What is being asked
Copy every line of the listing verbatim, from the line containing "Is the stone block" down through the final line of the listing, including both of those lines.

— START Data section —

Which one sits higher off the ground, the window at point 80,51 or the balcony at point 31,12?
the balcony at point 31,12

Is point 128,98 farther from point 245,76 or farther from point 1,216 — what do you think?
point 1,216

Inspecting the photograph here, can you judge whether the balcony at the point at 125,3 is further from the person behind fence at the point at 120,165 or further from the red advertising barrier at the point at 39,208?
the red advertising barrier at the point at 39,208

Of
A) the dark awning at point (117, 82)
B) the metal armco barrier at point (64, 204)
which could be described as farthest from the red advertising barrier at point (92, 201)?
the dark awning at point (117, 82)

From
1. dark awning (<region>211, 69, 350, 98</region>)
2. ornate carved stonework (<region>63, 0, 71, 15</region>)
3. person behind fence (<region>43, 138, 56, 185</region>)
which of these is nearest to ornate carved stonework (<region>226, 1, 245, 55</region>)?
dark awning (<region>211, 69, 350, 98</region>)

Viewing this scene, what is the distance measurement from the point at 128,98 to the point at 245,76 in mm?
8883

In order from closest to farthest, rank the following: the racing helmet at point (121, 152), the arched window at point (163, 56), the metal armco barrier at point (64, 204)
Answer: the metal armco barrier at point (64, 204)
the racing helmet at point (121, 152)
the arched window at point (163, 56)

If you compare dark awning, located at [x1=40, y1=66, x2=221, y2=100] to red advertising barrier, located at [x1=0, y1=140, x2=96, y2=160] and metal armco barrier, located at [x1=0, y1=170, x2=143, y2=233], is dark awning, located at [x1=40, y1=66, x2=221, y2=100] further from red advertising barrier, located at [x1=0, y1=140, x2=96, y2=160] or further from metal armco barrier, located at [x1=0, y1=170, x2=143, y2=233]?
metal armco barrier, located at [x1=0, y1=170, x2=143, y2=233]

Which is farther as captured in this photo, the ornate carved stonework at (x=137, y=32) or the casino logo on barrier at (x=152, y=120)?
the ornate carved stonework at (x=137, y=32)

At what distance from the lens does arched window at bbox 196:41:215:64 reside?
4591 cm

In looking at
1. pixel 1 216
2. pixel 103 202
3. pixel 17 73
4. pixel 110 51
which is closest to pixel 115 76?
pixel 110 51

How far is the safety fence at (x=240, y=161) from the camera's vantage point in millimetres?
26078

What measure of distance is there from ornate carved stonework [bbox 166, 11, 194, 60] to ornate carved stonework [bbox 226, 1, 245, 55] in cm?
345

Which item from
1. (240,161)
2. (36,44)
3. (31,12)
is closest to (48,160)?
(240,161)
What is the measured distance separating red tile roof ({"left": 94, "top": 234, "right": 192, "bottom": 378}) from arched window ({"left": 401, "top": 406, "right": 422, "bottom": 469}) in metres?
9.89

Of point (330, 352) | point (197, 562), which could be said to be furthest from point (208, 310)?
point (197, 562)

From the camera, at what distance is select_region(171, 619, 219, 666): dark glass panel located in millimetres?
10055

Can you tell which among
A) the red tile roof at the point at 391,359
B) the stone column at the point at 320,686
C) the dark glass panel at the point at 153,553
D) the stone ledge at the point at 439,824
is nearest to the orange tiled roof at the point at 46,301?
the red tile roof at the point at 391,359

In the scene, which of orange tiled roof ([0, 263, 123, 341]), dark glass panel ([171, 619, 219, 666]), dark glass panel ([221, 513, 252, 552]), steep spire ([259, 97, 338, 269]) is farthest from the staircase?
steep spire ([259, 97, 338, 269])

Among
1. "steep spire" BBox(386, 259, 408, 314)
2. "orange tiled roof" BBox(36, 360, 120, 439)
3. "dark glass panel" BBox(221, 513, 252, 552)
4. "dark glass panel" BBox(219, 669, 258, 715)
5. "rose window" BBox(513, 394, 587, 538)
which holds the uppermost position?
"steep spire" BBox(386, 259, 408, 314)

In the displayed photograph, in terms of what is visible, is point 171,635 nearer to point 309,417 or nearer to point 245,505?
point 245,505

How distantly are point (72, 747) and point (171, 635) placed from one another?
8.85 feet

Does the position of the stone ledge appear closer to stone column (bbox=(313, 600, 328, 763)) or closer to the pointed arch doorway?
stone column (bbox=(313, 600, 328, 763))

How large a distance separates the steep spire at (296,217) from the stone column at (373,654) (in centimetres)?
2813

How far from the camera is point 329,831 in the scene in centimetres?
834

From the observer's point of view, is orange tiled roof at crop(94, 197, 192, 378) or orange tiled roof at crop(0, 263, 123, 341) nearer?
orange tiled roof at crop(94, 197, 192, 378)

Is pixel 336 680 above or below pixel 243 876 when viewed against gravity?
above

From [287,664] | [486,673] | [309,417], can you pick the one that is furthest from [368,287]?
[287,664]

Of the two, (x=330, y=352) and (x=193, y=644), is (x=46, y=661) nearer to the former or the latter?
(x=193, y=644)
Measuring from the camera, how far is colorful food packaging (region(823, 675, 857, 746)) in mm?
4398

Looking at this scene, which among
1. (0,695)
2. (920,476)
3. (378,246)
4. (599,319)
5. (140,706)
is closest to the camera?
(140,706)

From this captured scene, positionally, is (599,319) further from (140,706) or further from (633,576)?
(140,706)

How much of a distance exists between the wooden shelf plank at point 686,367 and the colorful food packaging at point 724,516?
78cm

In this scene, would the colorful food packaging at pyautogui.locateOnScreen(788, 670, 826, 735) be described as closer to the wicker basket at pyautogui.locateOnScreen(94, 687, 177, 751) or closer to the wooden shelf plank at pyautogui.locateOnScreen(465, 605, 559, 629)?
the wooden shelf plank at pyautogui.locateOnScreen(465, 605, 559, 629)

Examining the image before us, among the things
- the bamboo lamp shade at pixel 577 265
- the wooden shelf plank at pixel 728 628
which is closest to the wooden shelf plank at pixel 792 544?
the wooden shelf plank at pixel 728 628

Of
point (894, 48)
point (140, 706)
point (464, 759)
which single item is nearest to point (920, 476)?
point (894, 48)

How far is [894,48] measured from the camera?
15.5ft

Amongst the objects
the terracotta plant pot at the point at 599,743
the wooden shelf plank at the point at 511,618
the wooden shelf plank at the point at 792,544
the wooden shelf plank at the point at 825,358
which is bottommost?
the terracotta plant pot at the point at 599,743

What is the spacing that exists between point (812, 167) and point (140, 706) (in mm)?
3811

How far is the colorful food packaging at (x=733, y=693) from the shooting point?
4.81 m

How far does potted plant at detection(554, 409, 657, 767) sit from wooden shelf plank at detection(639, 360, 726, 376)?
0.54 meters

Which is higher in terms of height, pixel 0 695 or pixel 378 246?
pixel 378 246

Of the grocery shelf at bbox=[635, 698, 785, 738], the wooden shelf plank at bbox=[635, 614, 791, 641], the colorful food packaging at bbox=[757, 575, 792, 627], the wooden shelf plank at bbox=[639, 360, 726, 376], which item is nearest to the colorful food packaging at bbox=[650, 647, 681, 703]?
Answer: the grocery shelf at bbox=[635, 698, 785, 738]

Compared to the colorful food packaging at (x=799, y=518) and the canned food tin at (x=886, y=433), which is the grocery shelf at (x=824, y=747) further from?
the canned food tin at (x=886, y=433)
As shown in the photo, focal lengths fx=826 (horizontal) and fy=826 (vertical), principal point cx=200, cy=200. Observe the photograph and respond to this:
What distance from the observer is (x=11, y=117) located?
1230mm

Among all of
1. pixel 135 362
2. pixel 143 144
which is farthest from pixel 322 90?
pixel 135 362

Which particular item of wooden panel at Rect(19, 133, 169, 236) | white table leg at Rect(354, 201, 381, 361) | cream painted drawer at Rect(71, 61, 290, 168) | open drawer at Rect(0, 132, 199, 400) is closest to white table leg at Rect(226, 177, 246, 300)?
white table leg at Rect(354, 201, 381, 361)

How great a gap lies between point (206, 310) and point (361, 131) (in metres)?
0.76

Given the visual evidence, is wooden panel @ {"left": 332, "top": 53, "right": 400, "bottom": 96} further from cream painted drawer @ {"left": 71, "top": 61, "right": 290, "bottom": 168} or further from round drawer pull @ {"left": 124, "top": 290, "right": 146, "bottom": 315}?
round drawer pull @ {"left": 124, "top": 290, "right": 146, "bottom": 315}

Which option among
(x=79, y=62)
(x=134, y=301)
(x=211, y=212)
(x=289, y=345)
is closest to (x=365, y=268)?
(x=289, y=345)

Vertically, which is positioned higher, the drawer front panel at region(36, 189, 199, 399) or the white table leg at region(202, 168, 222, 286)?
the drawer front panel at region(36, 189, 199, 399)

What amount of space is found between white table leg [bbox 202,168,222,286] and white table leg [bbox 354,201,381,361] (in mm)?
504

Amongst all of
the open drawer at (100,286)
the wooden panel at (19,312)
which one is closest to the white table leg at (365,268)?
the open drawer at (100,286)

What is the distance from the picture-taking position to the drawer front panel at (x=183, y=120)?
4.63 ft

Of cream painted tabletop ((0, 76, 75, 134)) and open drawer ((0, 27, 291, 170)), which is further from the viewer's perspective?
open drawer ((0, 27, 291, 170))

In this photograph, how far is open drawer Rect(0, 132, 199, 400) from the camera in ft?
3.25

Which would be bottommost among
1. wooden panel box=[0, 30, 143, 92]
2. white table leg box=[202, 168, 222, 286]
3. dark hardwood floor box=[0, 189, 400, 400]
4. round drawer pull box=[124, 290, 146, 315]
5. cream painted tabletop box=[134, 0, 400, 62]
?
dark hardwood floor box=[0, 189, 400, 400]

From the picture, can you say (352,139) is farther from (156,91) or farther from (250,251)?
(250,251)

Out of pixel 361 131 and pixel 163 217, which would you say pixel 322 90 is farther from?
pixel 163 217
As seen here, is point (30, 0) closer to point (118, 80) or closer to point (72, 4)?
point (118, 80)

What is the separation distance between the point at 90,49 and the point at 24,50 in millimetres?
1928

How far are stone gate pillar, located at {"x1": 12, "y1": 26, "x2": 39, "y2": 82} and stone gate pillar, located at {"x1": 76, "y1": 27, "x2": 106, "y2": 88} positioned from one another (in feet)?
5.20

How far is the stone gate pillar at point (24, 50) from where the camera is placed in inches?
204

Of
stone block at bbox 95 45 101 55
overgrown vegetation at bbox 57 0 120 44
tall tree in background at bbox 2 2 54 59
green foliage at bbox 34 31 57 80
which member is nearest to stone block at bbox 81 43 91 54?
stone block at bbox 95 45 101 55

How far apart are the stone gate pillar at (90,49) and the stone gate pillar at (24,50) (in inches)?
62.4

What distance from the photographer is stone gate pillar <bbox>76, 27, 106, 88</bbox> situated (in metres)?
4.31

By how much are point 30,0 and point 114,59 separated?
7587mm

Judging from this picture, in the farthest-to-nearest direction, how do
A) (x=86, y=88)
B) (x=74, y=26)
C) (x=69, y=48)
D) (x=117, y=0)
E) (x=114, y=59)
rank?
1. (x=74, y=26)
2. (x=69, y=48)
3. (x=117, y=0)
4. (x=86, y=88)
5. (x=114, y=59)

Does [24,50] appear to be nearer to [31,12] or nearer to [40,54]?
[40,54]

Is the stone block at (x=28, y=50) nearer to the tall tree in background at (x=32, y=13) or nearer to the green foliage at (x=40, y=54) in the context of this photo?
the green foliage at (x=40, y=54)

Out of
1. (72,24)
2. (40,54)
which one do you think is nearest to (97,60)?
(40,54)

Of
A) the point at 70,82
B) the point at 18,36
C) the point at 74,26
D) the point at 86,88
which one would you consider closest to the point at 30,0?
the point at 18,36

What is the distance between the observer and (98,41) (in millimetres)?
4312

— END Data section —

Task output
Is the stone block at (x=28, y=50) nearer to the tall tree in background at (x=32, y=13) or nearer to the green foliage at (x=40, y=54) in the context of this photo?
the green foliage at (x=40, y=54)

Out of
1. (72,24)
2. (40,54)
which one do you think is nearest to (97,60)?
(40,54)

Of
A) the point at 70,82
B) the point at 18,36
C) the point at 74,26
D) the point at 86,88
which one would you consider closest to the point at 30,0?
the point at 18,36

What is the distance between the observer and (98,41) (in millimetres)?
4312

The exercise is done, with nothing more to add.